(Dataset excerpts begins)

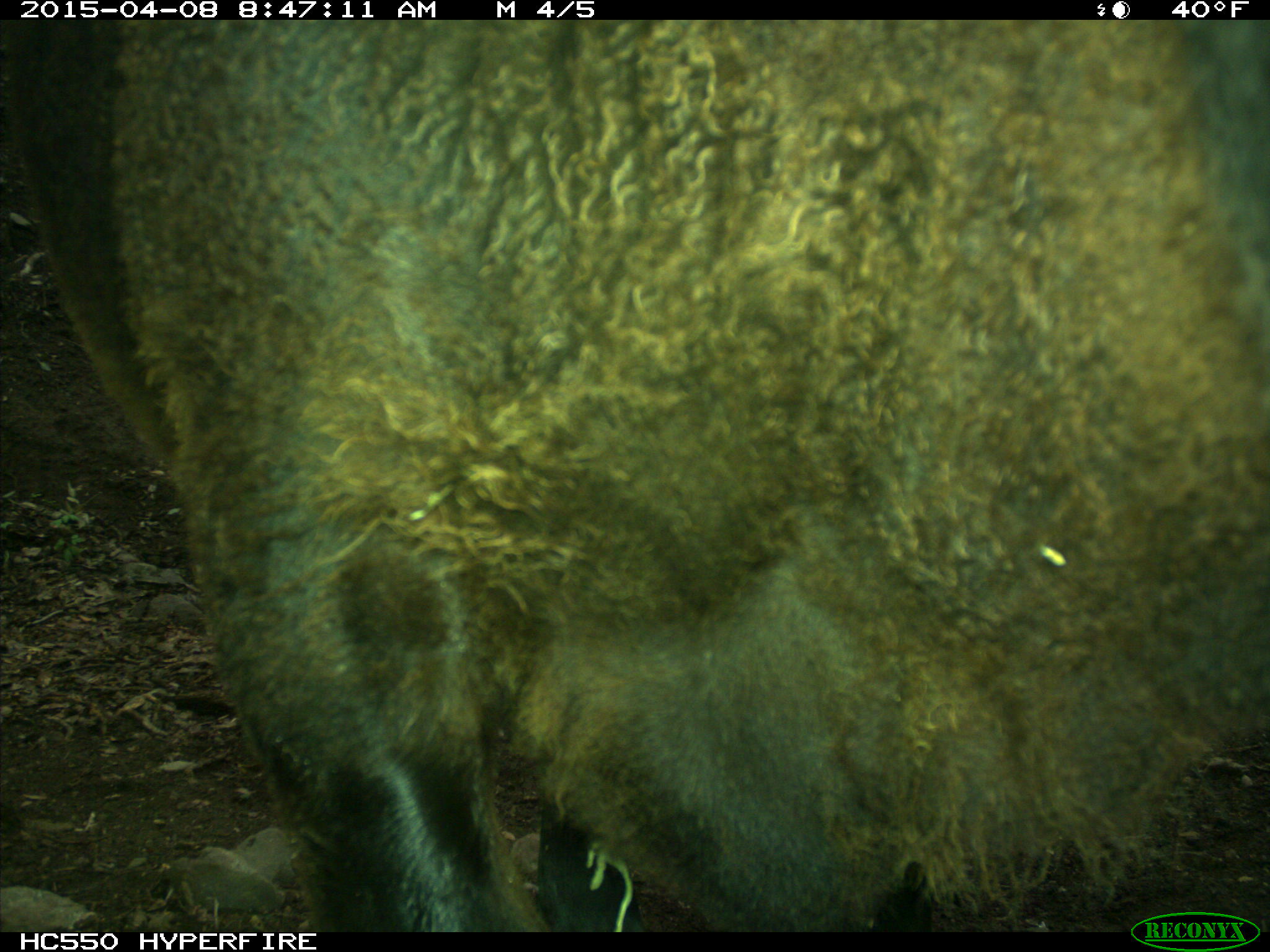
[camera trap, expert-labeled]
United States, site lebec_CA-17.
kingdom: Animalia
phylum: Chordata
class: Mammalia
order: Artiodactyla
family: Bovidae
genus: Bos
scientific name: Bos taurus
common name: domestic cow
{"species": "Bos taurus (domestic cow)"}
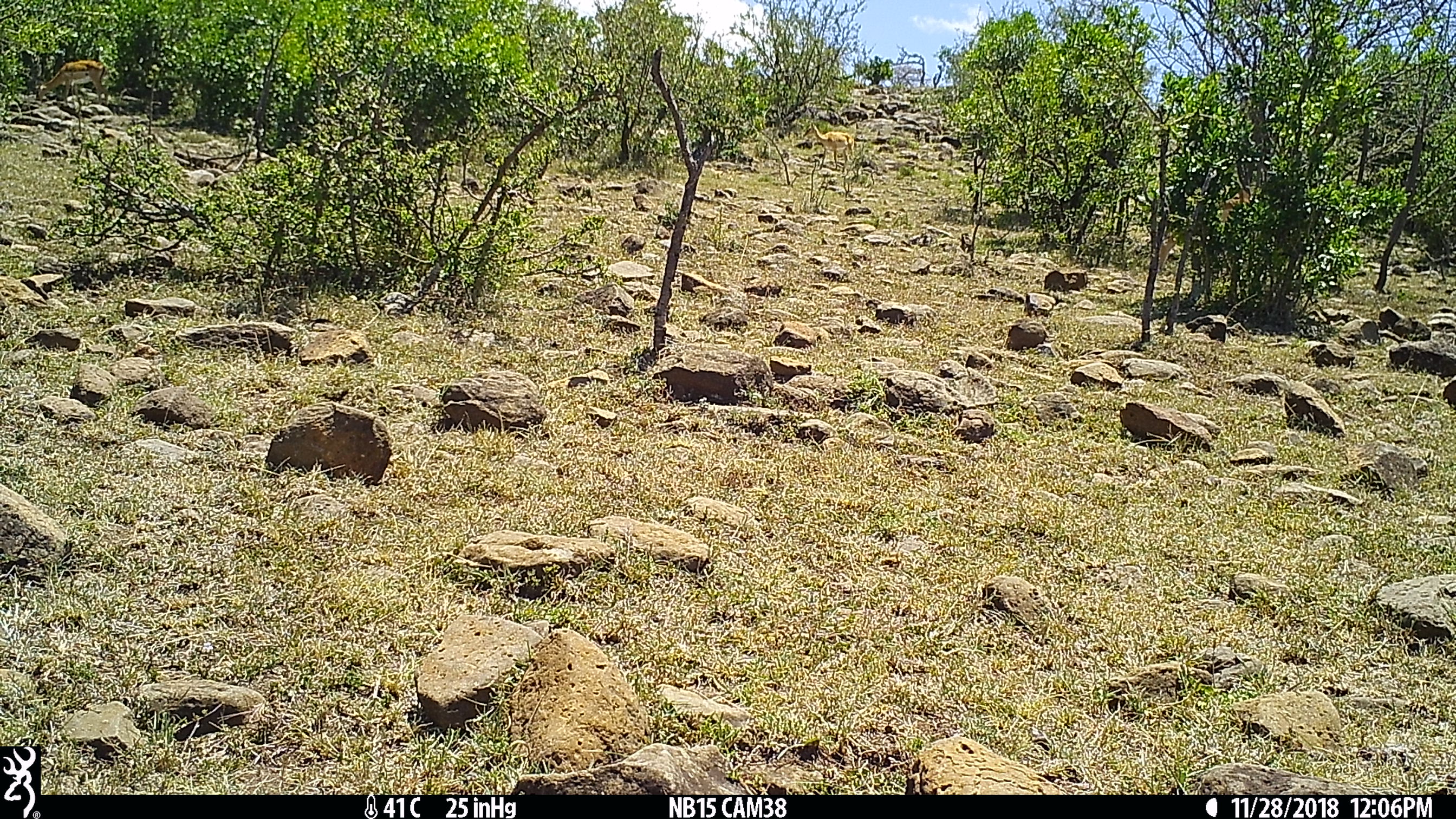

(Dataset excerpts ends)

Problem description: A faithful copy of the records above, without images, is what to give back.

Task solution:
[camera trap, expert-labeled]
United States, site lebec_CA-17.
kingdom: Animalia
phylum: Chordata
class: Mammalia
order: Artiodactyla
family: Bovidae
genus: Bos
scientific name: Bos taurus
common name: domestic cow
{"species": "Bos taurus (domestic cow)"}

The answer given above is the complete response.